### [Directive]
Please repeat all of the lines that follow, exactly as written.

________________________________________

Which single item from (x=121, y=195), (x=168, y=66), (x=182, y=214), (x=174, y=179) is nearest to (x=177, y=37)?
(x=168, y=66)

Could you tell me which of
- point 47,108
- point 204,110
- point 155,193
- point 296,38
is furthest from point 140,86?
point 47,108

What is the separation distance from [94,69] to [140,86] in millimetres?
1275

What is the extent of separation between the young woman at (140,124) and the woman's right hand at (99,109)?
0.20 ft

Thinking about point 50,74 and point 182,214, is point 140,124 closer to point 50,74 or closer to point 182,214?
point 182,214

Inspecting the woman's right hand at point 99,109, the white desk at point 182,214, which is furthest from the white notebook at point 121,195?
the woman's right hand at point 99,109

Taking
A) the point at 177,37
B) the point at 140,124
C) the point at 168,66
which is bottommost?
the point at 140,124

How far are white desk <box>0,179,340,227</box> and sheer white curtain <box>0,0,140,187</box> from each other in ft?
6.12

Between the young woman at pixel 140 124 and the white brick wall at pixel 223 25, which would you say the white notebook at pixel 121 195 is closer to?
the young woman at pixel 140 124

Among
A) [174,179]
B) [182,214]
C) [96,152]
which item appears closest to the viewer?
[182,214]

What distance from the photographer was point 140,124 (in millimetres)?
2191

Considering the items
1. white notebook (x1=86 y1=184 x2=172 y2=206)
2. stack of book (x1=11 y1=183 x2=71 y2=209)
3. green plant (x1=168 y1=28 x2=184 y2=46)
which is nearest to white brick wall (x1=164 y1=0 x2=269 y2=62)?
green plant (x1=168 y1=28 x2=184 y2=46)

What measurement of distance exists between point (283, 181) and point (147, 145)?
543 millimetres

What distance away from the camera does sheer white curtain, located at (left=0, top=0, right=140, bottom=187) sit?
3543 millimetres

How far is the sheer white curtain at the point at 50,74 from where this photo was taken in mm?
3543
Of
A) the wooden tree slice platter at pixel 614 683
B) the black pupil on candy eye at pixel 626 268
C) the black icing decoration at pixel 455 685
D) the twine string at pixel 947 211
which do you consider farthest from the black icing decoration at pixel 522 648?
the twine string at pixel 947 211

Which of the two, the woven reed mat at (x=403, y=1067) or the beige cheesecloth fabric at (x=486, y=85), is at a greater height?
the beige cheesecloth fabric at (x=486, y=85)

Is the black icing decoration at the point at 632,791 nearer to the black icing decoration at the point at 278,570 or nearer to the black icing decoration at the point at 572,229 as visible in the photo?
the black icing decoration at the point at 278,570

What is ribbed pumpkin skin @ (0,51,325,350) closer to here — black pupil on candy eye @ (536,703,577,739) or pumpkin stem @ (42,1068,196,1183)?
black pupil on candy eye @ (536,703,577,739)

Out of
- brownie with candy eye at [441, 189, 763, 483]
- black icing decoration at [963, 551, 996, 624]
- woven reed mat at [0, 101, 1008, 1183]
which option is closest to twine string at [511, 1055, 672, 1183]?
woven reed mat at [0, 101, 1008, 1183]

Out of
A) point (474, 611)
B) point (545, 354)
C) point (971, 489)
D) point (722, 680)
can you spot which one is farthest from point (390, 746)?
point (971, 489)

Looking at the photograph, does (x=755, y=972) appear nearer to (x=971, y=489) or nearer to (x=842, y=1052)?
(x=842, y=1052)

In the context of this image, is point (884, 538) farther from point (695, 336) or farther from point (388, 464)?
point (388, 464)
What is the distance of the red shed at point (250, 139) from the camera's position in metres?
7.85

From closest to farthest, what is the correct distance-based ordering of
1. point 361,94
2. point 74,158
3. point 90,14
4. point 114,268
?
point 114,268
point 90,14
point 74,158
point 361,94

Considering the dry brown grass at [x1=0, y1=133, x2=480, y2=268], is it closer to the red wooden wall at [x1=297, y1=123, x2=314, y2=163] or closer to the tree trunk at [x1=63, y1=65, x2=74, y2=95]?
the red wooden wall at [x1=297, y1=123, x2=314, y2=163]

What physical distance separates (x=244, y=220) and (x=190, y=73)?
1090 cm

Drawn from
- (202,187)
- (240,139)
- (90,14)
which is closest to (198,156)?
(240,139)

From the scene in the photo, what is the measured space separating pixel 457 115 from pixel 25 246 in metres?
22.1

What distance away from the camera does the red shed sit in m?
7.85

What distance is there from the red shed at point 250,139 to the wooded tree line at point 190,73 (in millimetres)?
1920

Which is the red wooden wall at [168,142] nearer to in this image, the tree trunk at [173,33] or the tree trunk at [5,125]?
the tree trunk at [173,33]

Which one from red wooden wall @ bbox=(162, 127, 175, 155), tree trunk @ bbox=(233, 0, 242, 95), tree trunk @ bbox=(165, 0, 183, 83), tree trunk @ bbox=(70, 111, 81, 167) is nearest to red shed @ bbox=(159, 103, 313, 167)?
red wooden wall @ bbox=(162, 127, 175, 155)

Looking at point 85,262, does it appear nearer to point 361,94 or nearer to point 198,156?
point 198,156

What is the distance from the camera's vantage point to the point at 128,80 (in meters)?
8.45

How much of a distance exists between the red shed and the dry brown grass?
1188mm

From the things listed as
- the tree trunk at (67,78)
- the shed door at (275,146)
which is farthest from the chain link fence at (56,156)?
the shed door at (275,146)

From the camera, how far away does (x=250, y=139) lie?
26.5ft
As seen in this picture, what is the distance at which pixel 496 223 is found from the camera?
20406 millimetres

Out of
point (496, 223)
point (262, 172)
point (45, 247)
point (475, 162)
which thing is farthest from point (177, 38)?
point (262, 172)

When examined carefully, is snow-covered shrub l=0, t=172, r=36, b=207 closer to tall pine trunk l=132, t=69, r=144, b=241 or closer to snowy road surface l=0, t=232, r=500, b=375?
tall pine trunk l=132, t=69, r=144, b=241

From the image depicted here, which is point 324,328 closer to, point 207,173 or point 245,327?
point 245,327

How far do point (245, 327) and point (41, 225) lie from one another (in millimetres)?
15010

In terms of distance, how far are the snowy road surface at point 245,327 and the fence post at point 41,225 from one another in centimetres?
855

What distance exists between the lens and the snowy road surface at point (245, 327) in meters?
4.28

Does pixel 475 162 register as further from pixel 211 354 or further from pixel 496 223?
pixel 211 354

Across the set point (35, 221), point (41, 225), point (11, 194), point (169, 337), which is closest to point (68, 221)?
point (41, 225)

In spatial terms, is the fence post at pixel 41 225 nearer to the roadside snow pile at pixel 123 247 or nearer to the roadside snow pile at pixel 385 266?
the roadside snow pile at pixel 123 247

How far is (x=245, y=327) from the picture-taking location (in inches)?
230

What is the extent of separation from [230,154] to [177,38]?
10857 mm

________________________________________

### [Written response]
Which single item from (x=121, y=195), (x=168, y=66), (x=182, y=214), (x=174, y=179) is nearest to (x=177, y=37)?
(x=168, y=66)

Could you tell me which of
- point 47,108
- point 204,110
- point 155,193
- point 296,38
is furthest from point 140,86?
point 47,108

What is the separation distance from [94,69] to [140,86] in millimetres?
1275

What is the extent of separation between the young woman at (140,124) and the woman's right hand at (99,109)?
0.20 ft

Thinking about point 50,74 and point 182,214, is point 140,124 closer to point 50,74 or closer to point 182,214?
point 182,214

Inspecting the woman's right hand at point 99,109, the white desk at point 182,214, which is furthest from the white notebook at point 121,195?
the woman's right hand at point 99,109

Taking
A) the point at 177,37
B) the point at 140,124
C) the point at 168,66
which is bottommost?
the point at 140,124

How far are white desk <box>0,179,340,227</box> and sheer white curtain <box>0,0,140,187</box> from each other in ft?
6.12

Between the young woman at pixel 140 124 and the white brick wall at pixel 223 25, which would you say the white notebook at pixel 121 195 is closer to?
the young woman at pixel 140 124

Among
A) [174,179]
B) [182,214]
C) [96,152]
which item appears closest to the viewer?
[182,214]

What distance from the photographer was point 140,124 (in millimetres)?
2191

Considering the items
1. white notebook (x1=86 y1=184 x2=172 y2=206)
2. stack of book (x1=11 y1=183 x2=71 y2=209)
3. green plant (x1=168 y1=28 x2=184 y2=46)
which is nearest to white brick wall (x1=164 y1=0 x2=269 y2=62)?
green plant (x1=168 y1=28 x2=184 y2=46)

What measurement of distance exists between point (283, 181) and point (147, 145)?
543 millimetres

What distance away from the camera does sheer white curtain, located at (left=0, top=0, right=140, bottom=187) sit?
3543 millimetres

How far is the sheer white curtain at the point at 50,74 from where this photo was taken in mm?
3543
Of
A) the wooden tree slice platter at pixel 614 683
B) the black pupil on candy eye at pixel 626 268
C) the black icing decoration at pixel 455 685
D) the twine string at pixel 947 211
which do you consider farthest from the black icing decoration at pixel 522 648?
the twine string at pixel 947 211

Which of the two, the woven reed mat at (x=403, y=1067) or the beige cheesecloth fabric at (x=486, y=85), is at a greater height?
the beige cheesecloth fabric at (x=486, y=85)

Is the black icing decoration at the point at 632,791 nearer to the black icing decoration at the point at 278,570 or nearer to the black icing decoration at the point at 572,229 as visible in the photo?
the black icing decoration at the point at 278,570

What is ribbed pumpkin skin @ (0,51,325,350) closer to here — black pupil on candy eye @ (536,703,577,739) or pumpkin stem @ (42,1068,196,1183)?
black pupil on candy eye @ (536,703,577,739)

Out of
- brownie with candy eye at [441, 189, 763, 483]
- black icing decoration at [963, 551, 996, 624]
- woven reed mat at [0, 101, 1008, 1183]
which option is closest to twine string at [511, 1055, 672, 1183]?
woven reed mat at [0, 101, 1008, 1183]

Out of
A) point (474, 611)
B) point (545, 354)
C) point (971, 489)
D) point (722, 680)
can you spot which one is farthest from point (390, 746)?
point (971, 489)

Looking at the photograph, does (x=755, y=972) appear nearer to (x=971, y=489) or nearer to (x=842, y=1052)?
(x=842, y=1052)

In the context of this image, is point (884, 538) farther from point (695, 336) or farther from point (388, 464)?
point (388, 464)
What is the distance of the red shed at point (250, 139) from the camera's position in metres?
7.85

From closest to farthest, what is the correct distance-based ordering of
1. point 361,94
2. point 74,158
3. point 90,14
4. point 114,268
?
point 114,268
point 90,14
point 74,158
point 361,94

Considering the dry brown grass at [x1=0, y1=133, x2=480, y2=268], is it closer to the red wooden wall at [x1=297, y1=123, x2=314, y2=163] or closer to the tree trunk at [x1=63, y1=65, x2=74, y2=95]?
the red wooden wall at [x1=297, y1=123, x2=314, y2=163]

What physical distance separates (x=244, y=220) and (x=190, y=73)?
1090 cm

Drawn from
- (202,187)
- (240,139)
- (90,14)
which is closest to (198,156)?
(240,139)

From the scene in the photo, what is the measured space separating pixel 457 115 from pixel 25 246 in metres?
22.1

What distance away from the camera does the red shed sit in m?
7.85

What distance is there from the red shed at point 250,139 to the wooded tree line at point 190,73 (in millimetres)?
1920

Which is the red wooden wall at [168,142] nearer to in this image, the tree trunk at [173,33] or the tree trunk at [5,125]?
the tree trunk at [173,33]

Which one from red wooden wall @ bbox=(162, 127, 175, 155), tree trunk @ bbox=(233, 0, 242, 95), tree trunk @ bbox=(165, 0, 183, 83), tree trunk @ bbox=(70, 111, 81, 167) is nearest to red shed @ bbox=(159, 103, 313, 167)?
red wooden wall @ bbox=(162, 127, 175, 155)

Looking at point 85,262, does it appear nearer to point 361,94 or nearer to point 198,156?
point 198,156

What is the distance from the camera's vantage point to the point at 128,80 (in meters)?
8.45

How much of a distance exists between the red shed and the dry brown grass?
1188mm

From the things listed as
- the tree trunk at (67,78)
- the shed door at (275,146)
which is farthest from the chain link fence at (56,156)?
the shed door at (275,146)

From the camera, how far away does (x=250, y=139) lie?
26.5ft
As seen in this picture, what is the distance at which pixel 496 223 is found from the camera?
20406 millimetres

Out of
point (496, 223)
point (262, 172)
point (45, 247)
point (475, 162)
which thing is farthest from point (177, 38)?
point (262, 172)

When examined carefully, is snow-covered shrub l=0, t=172, r=36, b=207 closer to tall pine trunk l=132, t=69, r=144, b=241 or closer to snowy road surface l=0, t=232, r=500, b=375?
tall pine trunk l=132, t=69, r=144, b=241

From the image depicted here, which is point 324,328 closer to, point 207,173 or point 245,327?
point 245,327

How far do point (245, 327) and point (41, 225) lie from one another (in millimetres)?
15010

In terms of distance, how far are the snowy road surface at point 245,327 and the fence post at point 41,225 from one another in centimetres?
855

What distance exists between the lens and the snowy road surface at point (245, 327) in meters?
4.28

Does pixel 475 162 register as further from pixel 211 354 or further from pixel 496 223?
pixel 211 354

Across the set point (35, 221), point (41, 225), point (11, 194), point (169, 337), which is closest to point (68, 221)?
point (41, 225)

In spatial terms, is the fence post at pixel 41 225 nearer to the roadside snow pile at pixel 123 247 or nearer to the roadside snow pile at pixel 385 266?
the roadside snow pile at pixel 123 247

How far is (x=245, y=327) from the picture-taking location (in inches)?
230

What is the extent of separation from [230,154] to [177,38]?
10857 mm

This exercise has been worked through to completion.